[Excerpts from a spatial dataset]
################
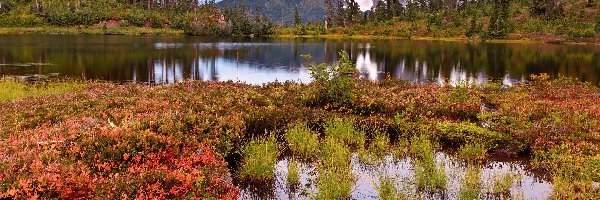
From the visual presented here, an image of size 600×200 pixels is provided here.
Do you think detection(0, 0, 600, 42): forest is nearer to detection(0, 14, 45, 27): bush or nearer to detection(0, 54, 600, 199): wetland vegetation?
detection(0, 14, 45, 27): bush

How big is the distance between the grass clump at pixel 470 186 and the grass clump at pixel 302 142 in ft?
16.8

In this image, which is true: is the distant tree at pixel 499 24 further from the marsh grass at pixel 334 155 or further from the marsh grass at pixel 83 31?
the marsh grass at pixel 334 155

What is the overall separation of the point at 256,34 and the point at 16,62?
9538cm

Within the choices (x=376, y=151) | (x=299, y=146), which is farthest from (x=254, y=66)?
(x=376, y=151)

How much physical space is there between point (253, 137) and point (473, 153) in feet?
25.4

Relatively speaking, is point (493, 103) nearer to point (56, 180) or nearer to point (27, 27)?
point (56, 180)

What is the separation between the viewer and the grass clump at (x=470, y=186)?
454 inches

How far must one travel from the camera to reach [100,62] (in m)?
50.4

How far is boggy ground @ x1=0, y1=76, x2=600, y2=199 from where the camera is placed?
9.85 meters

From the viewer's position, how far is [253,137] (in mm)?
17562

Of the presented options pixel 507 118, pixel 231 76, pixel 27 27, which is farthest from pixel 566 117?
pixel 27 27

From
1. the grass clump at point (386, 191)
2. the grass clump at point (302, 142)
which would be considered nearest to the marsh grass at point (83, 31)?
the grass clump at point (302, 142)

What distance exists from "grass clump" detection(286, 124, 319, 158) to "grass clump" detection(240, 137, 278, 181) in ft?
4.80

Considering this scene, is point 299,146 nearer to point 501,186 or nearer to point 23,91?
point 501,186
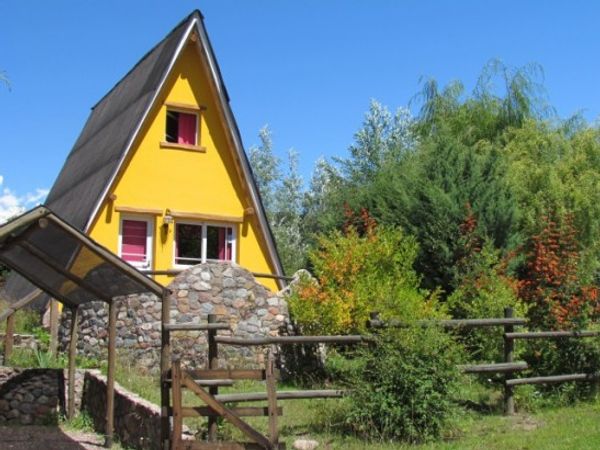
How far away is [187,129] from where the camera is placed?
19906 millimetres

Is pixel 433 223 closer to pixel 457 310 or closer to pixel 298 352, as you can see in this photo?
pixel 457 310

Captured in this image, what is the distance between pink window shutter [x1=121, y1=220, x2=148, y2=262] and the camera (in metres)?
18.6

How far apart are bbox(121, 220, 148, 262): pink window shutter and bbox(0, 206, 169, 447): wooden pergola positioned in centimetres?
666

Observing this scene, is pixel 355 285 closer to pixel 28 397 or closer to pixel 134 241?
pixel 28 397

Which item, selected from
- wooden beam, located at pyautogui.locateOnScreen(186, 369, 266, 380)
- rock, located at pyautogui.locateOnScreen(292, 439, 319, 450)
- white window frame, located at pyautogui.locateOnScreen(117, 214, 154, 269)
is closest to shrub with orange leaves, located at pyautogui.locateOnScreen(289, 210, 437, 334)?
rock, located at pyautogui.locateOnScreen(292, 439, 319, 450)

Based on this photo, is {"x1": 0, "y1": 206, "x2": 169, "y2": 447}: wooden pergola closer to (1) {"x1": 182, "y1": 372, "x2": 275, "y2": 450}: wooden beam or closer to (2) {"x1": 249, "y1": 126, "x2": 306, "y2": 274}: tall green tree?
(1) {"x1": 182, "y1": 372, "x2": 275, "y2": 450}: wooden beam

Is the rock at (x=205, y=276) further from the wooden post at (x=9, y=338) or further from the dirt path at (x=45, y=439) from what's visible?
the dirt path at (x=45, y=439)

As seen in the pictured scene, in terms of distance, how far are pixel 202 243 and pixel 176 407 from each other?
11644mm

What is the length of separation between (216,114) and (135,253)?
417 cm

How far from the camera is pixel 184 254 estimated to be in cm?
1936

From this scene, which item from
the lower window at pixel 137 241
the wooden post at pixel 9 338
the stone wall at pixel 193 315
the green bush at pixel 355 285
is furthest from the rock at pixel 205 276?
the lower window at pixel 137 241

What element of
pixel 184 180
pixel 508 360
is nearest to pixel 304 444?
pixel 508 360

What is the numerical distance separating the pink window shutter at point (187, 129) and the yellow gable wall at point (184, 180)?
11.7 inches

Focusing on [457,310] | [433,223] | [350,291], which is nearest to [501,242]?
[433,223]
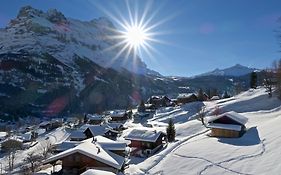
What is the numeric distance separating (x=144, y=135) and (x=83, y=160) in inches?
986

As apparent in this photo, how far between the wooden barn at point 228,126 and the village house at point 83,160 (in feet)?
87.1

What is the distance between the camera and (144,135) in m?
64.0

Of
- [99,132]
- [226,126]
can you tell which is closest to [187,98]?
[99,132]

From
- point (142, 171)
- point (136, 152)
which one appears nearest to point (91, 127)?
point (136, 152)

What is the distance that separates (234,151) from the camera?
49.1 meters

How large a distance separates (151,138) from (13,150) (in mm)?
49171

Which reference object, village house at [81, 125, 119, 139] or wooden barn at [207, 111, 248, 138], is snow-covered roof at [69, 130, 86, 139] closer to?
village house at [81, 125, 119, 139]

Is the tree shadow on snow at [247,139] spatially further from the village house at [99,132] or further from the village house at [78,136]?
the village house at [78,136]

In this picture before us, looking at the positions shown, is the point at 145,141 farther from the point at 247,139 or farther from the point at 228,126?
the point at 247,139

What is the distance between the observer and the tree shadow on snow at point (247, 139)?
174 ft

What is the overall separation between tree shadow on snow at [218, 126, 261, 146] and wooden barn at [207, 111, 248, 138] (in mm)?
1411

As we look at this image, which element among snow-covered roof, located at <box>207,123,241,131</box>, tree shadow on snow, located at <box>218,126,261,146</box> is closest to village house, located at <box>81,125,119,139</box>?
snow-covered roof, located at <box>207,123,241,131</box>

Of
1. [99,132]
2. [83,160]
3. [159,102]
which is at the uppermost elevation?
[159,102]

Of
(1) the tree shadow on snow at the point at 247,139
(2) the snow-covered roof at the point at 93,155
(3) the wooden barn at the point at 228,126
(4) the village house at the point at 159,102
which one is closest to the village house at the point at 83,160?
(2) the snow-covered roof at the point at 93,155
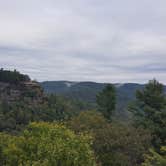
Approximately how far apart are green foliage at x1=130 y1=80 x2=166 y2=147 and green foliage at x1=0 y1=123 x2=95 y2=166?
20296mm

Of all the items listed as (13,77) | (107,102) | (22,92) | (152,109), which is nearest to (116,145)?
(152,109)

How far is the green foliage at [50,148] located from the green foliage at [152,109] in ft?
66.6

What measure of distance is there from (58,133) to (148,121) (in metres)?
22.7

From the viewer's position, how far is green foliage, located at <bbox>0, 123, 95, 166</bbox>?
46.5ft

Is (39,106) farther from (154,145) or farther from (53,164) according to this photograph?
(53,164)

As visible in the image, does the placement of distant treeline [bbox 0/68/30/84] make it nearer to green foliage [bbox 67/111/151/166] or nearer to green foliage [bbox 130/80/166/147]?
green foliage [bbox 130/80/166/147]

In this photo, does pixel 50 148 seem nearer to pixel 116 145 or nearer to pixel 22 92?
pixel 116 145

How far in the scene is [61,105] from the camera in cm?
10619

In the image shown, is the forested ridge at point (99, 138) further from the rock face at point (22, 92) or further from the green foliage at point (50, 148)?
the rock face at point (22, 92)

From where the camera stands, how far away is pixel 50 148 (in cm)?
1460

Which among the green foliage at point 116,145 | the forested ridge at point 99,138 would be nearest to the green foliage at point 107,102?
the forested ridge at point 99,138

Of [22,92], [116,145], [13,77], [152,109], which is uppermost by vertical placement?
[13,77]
################
The request —
Write out, word for word, the line containing "From the viewer's position, how far is green" and every line after it to the end of the data above.

Output for this task —
From the viewer's position, how far is green foliage, located at <bbox>0, 123, 95, 166</bbox>?
46.5ft

Is (39,106) farther from (154,145) or farther from (53,164) according to this photograph?
(53,164)

As visible in the image, does the placement of distant treeline [bbox 0/68/30/84] make it nearer to green foliage [bbox 67/111/151/166] or nearer to green foliage [bbox 130/80/166/147]?
green foliage [bbox 130/80/166/147]

In this photo, does pixel 50 148 seem nearer to pixel 116 145 or nearer to pixel 22 92?
pixel 116 145

How far in the scene is [61,105] from the camera in cm?
10619

In the image shown, is the forested ridge at point (99, 138) further from the rock face at point (22, 92) or further from the green foliage at point (50, 148)?
the rock face at point (22, 92)

From where the camera stands, how far away is pixel 50 148 (in cm)?
1460

Which among the green foliage at point 116,145 | the forested ridge at point 99,138 would be nearest to the green foliage at point 107,102?
the forested ridge at point 99,138

Of [22,92], [116,145], [13,77], [152,109], which is uppermost by vertical placement?
[13,77]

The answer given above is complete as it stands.